Moses and Elijah both appeared with Jesus at his transfiguration. In the Gospel accounts, both men are alive; they are embodied; and they can be seen and heard.
In the writings of the early Fathers, Moses and Elijah are often associated with the Virgin Mary, probably for this reason: All were assumed into heaven. In the fourth century, St. Ephrem of Syria sang that Moses and Elijah were able to rise to heaven because of the chastity with which they lived their earthly lives. That quality would be even more applicable in the case of Mary, who conceived her child virginally and remained ever-virgin.
The earliest Christians celebrated Mary’s life. One of the most widely circulated books at the beginning of the second century was the so-called “Gospel of Mary,” which tells the story of her childhood.

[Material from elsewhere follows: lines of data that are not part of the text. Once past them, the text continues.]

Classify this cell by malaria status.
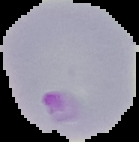
It is parasitized.

Summary:
  - Image type: segmented cell region on a black background
  - Preparation: thin blood film
  - Image size: 139×142 pixels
Assess this cell for malaria.
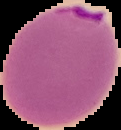
Parasitized.

Summary:
  - Image type: segmented cell region with the area outside set to black
  - Image size: 121×130 pixels
  - Preparation: thin blood film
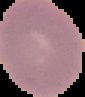
Image is 85×97 pixels. Malaria status: uninfected. The area outside the segmented cell region is set to black. From a thin blood smear.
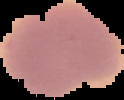
preparation = thin blood smear
image type = segmented cell region with the area outside set to black
malaria status = uninfected
image size = 124×100 pixels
Point out each Plasmodium parasite and each leukocyte.
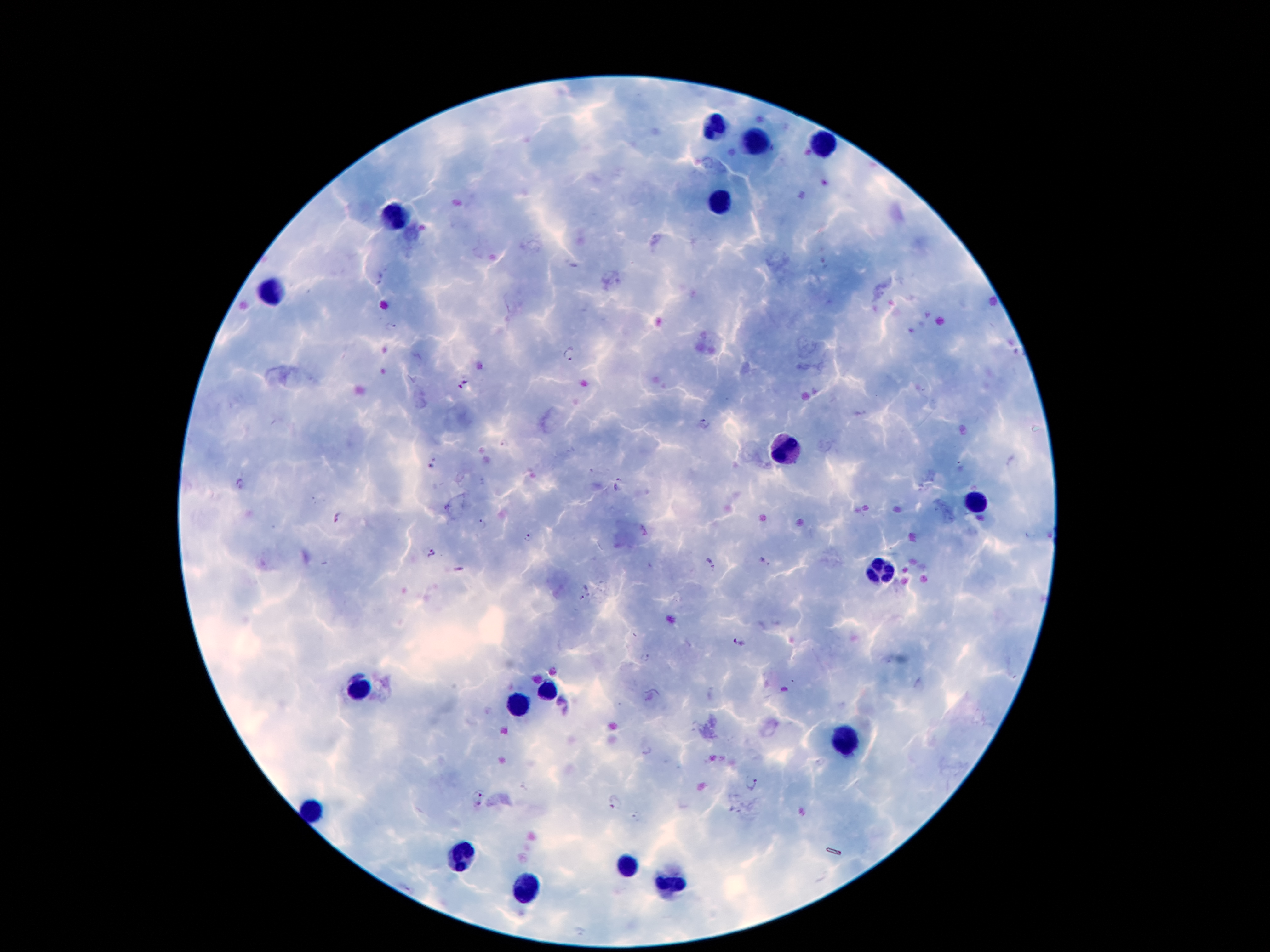
Approximate centers as [x, y] in pixels.
Plasmodium parasites: [379, 278], [391, 324], [571, 353], [464, 384], [702, 424], [432, 463], [618, 484], [336, 517], [481, 524], [529, 538], [431, 552], [709, 562], [581, 599], [740, 641], [646, 658], [751, 784], [478, 797], [614, 803].
Leukocytes: [714, 126], [752, 144], [821, 146], [720, 204], [397, 212], [271, 288], [787, 449], [979, 502], [876, 570], [359, 684], [546, 691], [519, 707], [844, 741], [313, 809], [462, 856], [628, 867], [674, 884], [527, 889].

Summary:
  - Magnification: 100x
  - Field of view: one from this slide
  - Image size: 1270×952 pixels
  - Capture: smartphone camera through the microscope eyepiece
  - Patient malaria status: positive for Plasmodium falciparum
  - Stain: Giemsa
  - Preparation: thick blood smear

There are other texts related to the end of her days, but Protestant historians for centuries were unwilling to recognize their antiquity.
The contemporary historian Stephen Shoemaker writes of an “anti-Catholic prejudice” and “bias” in his field, a “prejudice of early Christian studies against attributing much significance to the veneration of Mary.”

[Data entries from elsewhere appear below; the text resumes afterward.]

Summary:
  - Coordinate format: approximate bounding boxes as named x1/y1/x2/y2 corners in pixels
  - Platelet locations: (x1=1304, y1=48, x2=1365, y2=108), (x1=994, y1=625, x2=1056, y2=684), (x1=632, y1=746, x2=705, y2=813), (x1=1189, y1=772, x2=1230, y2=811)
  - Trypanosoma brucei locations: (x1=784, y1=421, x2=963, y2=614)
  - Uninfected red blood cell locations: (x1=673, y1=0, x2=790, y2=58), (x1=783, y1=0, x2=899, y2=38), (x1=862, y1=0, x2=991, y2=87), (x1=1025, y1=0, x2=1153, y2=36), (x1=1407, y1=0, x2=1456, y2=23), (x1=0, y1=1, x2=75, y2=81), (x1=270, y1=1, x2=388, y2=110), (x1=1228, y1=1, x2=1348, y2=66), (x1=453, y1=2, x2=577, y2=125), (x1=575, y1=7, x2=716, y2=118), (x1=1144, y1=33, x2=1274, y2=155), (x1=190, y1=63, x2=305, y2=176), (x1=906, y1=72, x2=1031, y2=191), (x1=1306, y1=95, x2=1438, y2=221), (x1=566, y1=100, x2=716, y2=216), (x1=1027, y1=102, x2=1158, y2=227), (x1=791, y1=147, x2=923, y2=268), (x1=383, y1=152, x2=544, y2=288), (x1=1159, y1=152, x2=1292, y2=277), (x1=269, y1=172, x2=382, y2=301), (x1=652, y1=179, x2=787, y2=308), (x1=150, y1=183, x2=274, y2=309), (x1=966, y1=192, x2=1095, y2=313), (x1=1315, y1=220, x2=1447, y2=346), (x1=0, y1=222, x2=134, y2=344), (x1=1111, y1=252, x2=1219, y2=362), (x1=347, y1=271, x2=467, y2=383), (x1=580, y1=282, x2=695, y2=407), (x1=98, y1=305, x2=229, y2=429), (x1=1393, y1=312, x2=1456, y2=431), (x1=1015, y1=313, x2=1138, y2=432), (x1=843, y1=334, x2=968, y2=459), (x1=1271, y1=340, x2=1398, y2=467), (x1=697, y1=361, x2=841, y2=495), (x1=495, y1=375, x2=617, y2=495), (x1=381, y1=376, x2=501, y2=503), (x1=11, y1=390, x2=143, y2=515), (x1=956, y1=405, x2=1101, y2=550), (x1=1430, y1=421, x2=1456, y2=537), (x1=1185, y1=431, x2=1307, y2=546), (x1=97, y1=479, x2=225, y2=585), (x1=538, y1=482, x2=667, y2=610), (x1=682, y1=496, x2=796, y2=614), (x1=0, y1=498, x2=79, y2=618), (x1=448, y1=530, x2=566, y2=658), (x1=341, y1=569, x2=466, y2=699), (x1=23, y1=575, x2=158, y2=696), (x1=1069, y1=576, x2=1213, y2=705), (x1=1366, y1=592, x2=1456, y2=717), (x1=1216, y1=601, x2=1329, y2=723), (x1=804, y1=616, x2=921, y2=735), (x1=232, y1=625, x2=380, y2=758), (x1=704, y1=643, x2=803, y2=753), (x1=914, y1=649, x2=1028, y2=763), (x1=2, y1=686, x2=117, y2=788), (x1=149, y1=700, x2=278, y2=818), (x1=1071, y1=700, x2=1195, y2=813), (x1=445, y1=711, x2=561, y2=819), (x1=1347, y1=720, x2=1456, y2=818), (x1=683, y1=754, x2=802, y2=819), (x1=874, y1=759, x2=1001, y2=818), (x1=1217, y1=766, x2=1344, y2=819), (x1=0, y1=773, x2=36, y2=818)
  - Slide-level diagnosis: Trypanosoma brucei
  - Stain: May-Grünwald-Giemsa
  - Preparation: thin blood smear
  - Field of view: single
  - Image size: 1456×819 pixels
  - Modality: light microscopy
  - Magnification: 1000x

But Shoemaker’s work has stirred a reconsideration among scholars. His 2002 study, “Ancient Traditions of the Virgin Mary’s Dormition and Assumption” (Oxford University Press, $73), considered, in 460 pages, all the available literature in Latin, Greek, Coptic, Syriac, Sahidic, Armenian, Georgian, and Ethiopic. He followed this up in 2016 with “Mary in Early Christian Faith and Devotion” (Yale University Press, $38). He also produced in 2012 a new translation of “The Life of the Virgin” (Yale University Press, $32.50), written by St. Maximus the Confessor, an important witness to ancient traditions.
Even before Shoemaker, the tide had begun to turn. In 1998 the evangelical Protestant biblical scholar Richard Bauckham traced the Assumption/Dormition traditions to “the fourth century at the latest, but perhaps considerably earlier.”
Shoemaker and others believe the earliest textual witnesses to be from the third or even second century.
So the Assumption is no more an “invention” than the Trinity, whose doctrine and vocabulary (obscure in Scripture) were elaborated slowly over the centuries.
We’re still discovering reasons it’s good to celebrate the Assumption. In 1950, the Ven. Pope Pius XII promulgated the historical fact as a religious dogma. The world was emerging from its second global war in a 30-year span. The Holy Father lamented that his pontificate was “weighed down by ever so many cares, anxieties, and troubles, by reason of very severe calamities that have taken place and by reason of the fact that many have strayed away from truth and virtue.”
He voiced his hope that “from meditation on the glorious example of Mary men may come to realize more and more the value of a human life entirely dedicated to fulfilling the will of the Heavenly Father and to caring for the welfare of others.”
Some 73 years later, we Christians find ourselves with a different set of cares, anxieties, troubles, and calamities. Once again, as in 1950, “many” are straying “away from truth and virtue.”
With God and history as our witnesses, we’ll celebrate the feast this year. Mary, body and soul in heaven, is the sign that God wills to unite and restore and heal whatever sin and death divide.